- Given passage
Now, we'll get into this later, but let me just set it up by telling you that Daniel had been reading the prophet Jeremiah and the prophet Jeremiah had told how God was going to bring against His ancient people the Babylonians. Babylon today is known as Iraq, and they would go through an ordeal, but God would have a plan for them and that God would bring them back again into the land and God would restore them. Right away we learn that God does bring judgment upon sin. Right away we learn that God has a plan and His plan sometimes takes a long time to work out. As somebody said, "The mills of God grind slowly but they grind exceedingly fine". And God may seem to let evil succeed, but it is only temporary.

Now, ladies and gentlemen, listen to me, the hour is desperate. It is time that the saints of our Lord and Savior Jesus Christ wake up and be called to serious prayer because only believing, repenting prayer can hold back the floodtides of judgment and sin and release the cleansing power of the Lord Jesus Christ upon our personal lives and our nation. Now, I want to help you today to pray. And, I am calling our church to prayer in a very special way, not ordinary prayer, but extraordinary prayer. And everything that I'm saying to you, I'm saying to myself. And I've labored over this message, I've prayed over it, I've thought about what it means to me, and I'm not saying anything to you that I will not say to myself. I'm not asking of you anything that I'm not willing to do, but I want to help you to learn how to pray, not just ordinary prayer but prayer that can touch the heart of God.

- Check your understanding
A) Translate this sentence from the sermon excerpt into Spanish: "Right away we learn that God does bring judgment upon sin."
B) Please reproduce part of the sermon excerpt word for word, starting with "Now, we'll get" and going on through "is only temporary.".
C) According to the sermon excerpt, what is Babylon known as today?

- Available data
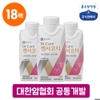 상품이미지 썸네일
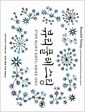 뷰티풀 테스팅 - 27인의 테스터가 들려주는 아름다운 이야기 뷰티풀 테스팅 - 27인의 테스터가 들려주는 아름다운 이야기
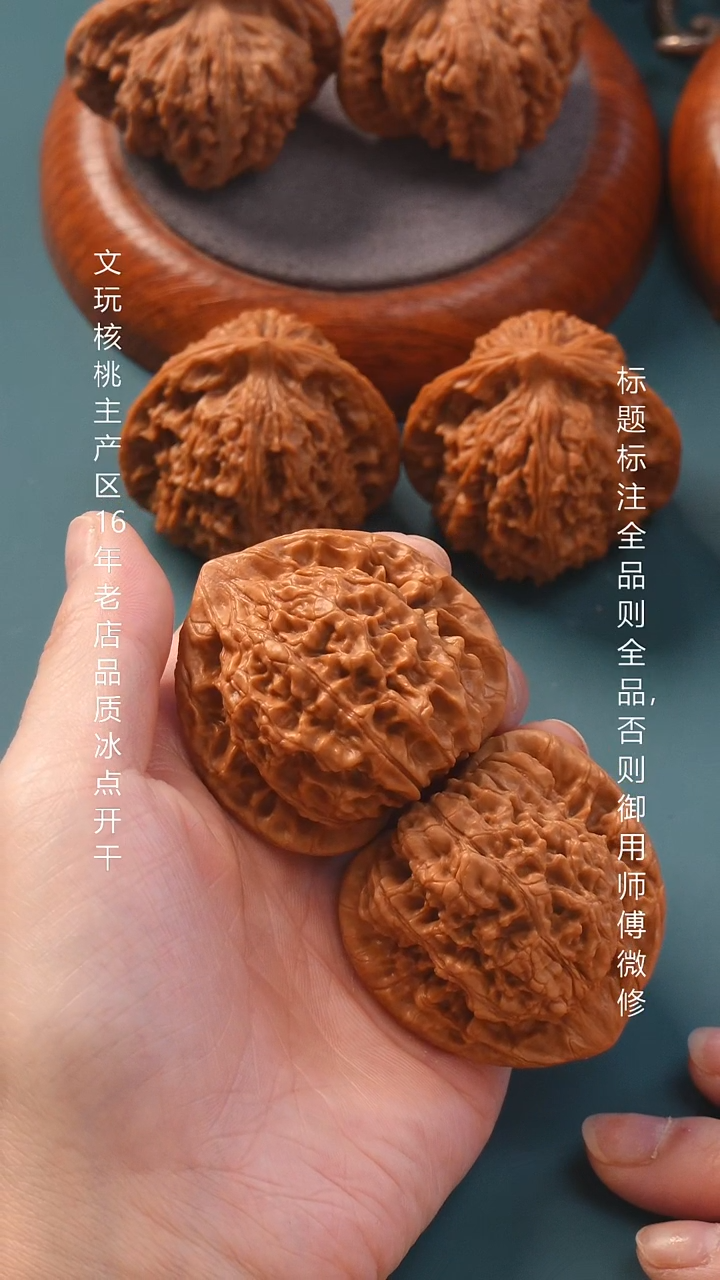 把件文玩核桃48麒麟纹官帽6号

- Solutions to the tasks
A) De inmediato aprendemos que Dios sí trae juicio sobre el pecado.

B)
Now, we'll get into this later, but let me just set it up by telling you that Daniel had been reading the prophet Jeremiah and the prophet Jeremiah had told how God was going to bring against His ancient people the Babylonians. Babylon today is known as Iraq, and they would go through an ordeal, but God would have a plan for them and that God would bring them back again into the land and God would restore them. Right away we learn that God does bring judgment upon sin. Right away we learn that God has a plan and His plan sometimes takes a long time to work out. As somebody said, "The mills of God grind slowly but they grind exceedingly fine". And God may seem to let evil succeed, but it is only temporary.

C) Iraq.